Activity.
In the entries below, how many lines contain the string "presence"? Respond with the number only.

━━ Input data

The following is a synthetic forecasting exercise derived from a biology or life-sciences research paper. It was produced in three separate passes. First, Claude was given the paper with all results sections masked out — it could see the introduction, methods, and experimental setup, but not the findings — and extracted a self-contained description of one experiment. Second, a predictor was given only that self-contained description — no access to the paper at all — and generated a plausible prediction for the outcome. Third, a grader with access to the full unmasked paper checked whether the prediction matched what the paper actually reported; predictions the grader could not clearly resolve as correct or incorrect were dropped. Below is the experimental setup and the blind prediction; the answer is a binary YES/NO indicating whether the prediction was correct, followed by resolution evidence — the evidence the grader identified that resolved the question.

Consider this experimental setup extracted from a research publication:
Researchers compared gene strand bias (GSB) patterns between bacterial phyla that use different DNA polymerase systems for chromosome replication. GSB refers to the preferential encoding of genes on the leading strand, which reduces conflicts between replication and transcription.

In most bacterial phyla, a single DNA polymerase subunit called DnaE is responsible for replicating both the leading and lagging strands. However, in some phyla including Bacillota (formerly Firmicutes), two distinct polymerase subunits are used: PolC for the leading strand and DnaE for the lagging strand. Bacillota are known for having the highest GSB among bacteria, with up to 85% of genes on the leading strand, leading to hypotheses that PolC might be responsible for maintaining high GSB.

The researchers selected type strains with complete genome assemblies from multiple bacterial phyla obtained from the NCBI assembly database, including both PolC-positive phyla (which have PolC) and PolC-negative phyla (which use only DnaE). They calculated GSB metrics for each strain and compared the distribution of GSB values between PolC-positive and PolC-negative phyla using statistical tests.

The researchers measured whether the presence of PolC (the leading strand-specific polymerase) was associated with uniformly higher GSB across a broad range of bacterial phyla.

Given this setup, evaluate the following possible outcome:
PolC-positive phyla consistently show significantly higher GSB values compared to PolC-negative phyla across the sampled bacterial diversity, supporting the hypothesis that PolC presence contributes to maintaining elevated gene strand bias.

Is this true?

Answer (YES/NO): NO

━━━━

Reply to the task.
2